The last 12 months have been a time of great change for Xodus Group’s boss – both in the office and at home.
In July, Stephen Swindell and his wife took in two foster children. Their three adult sons had flown the nest a few years earlier.
At the start of this year, he was appointed managing director of Xodus, the engineering and advisory consultancy he helped set up in 2005.
More change was to follow in February, when oilfield service firm Subsea 7 became majority owner of Xodus.
Subsea 7 bought 60% of Xodus, while Japan’s Chiyoda Corporation kept a 40% stake.
Xodus said the stake sale would open doors for the company without compromising its independence.
Mr Swindell said taking on the managing director role after so many years at Xodus was “a nice thing”, and a chance to give the business “fresh impetus”.

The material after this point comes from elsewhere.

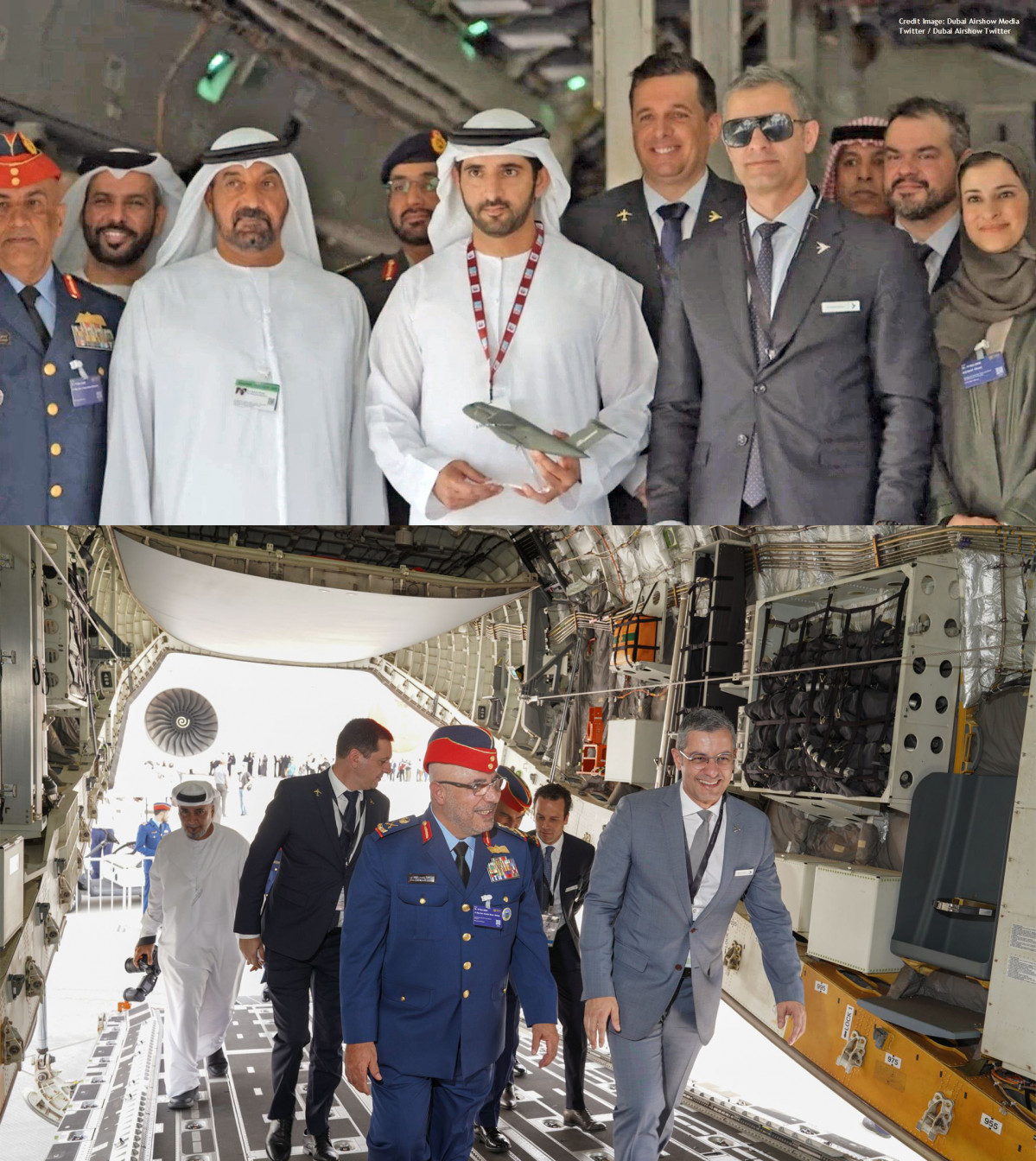 Dubai air 2023 mega boss1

“Xodus is on a new path with new shareholders. In many ways, it’s the same at home,” said Mr Swindell, who joked that being responsible for young children again was “like being run over by a bus”.
He said: “It has been a busy last six months. Our sons have been out of the house for the last two or three years, so we ended up with a lot of space.
“My wife is from a childcare background and was interested in fostering. We took in siblings – a five year-old and an eight year-old. We’re adapting to that as a family.”
Mr Swindell is used to adapting by now.
The South African came to the UK on holiday in his 20s, and ended up making the Granite City his home.
He said: “I ran out of money and was looking for a job when I was in London. I was told there was lots of work in Aberdeen, but didn’t know where it was.
“That was in 1990. I got a job as a 27-year-old. My mum is still waiting for me to come home.”
Since then, Mr Swindell has lived through several downturns, but thinks the current downcycle has cut deepest.
He said: “This downturn has been the worst in terms of how long it has lasted. The ones in 1999 and 2008 were bad, but they were short. Everyone suffered for six months and had to cut costs, then the price came back and everyone carried on as normal.
“With this one, we have had three years of readjustment and adapting to new ways of business. We’ve been trying to change the way we offer consultancy services to make money in this environment.
“We’ve gone some way to achieving that, but are still looking for more innovative ways of doing things.
“I’ve been part of Xodus from day one and have been through a lot of restructuring during the downturn.
“We’re now in very good shape and have adapted the size of the business to match what we’re seeing from the market.”
The deal with Subsea 7 should give Xodus a shot in the arm.
Mr Swindell said Xodus would gain access to bigger clients in Subsea 7’s network. The connection should also help it secure more front end engineering design (Feed) and renewables work.
So far, it has been business as usual for Xodus.
“The new shareholders treat us like an independent company,” Mr Swindell said.
“We are making our own commercial decisions. They are letting us get on with business.
“We are having more discussions at management level about different opportunities, but they have not come in and said things are going to be done differently.”
He said Subsea 7 would have been attracted to Xodus by its environmental and advisory capabilities, as well as its subsea offering.
Mr Swindell also said Xodus provided services relating to due diligence around mergers and acquisitions for investors, including banks.
He said the company was busy, but still had plenty of room to grow.
Xodus employs 300 people globally, including more than 100 in Aberdeen.
Mr Swindell said recruitment would be driven by contract wins, but that Xodus was “hoping for a 10% increase in numbers, overall”.
Its plans include a “conscious move to recruit graduates”.
He said business was “picking up” and that more companies were looking at new field developments.
“I am positive about the outlook for the first time in a while,” Mr Swindell said. “We are turning a corner. More oil companies are back in investment mode.
“The oil price is still not very high, so we have to be careful about investing. But investment decisions are being made, at last. Two years ago, no decisions were being made.”
He is excited by a number of projects Xodus is working on, including environmental impact assessments for Woodside and Cairn Energy in West Africa.
Xodus is also engaged with Scottish Enterprise on an assessment of Scotland’s subsea market, is supporting SSE with a number of projects, including cable laying, and is carrying out integrity management work with CNR and Premier Oil.
Xodus is also keeping up its strong links with Japan. The company conducted extensive research used to help Japanese oil and gas companies gain a better understanding of decommissioning.
Mr Swindell said Xodus was a good bellwether for the sector: “We’re seeing more front end work this year than last, which is a good indicator that construction work on installations will be under way in two to three years.
“Xodus is a good indicator. If we feel things are getting busier, it means everyone else will be busy in two years. At the same time, when the downturn hit we ran out of work in two to three months.”
Holding company accounts released by Companies House in September showed Xodus made pre-tax losses of £14.04million in 2016, after losses of £16.3million in 2015, with turnover down nearly £20million at £34.8million.
Mr Swindell said Xodus continued to turn over £30-£34million per year.
He expects maintenance work to hold up, while decommissioning should gather pace.
Mr Swindell added: “My main concern is the lack of exploration drilling. In two or three years, where are the developments going to come from?”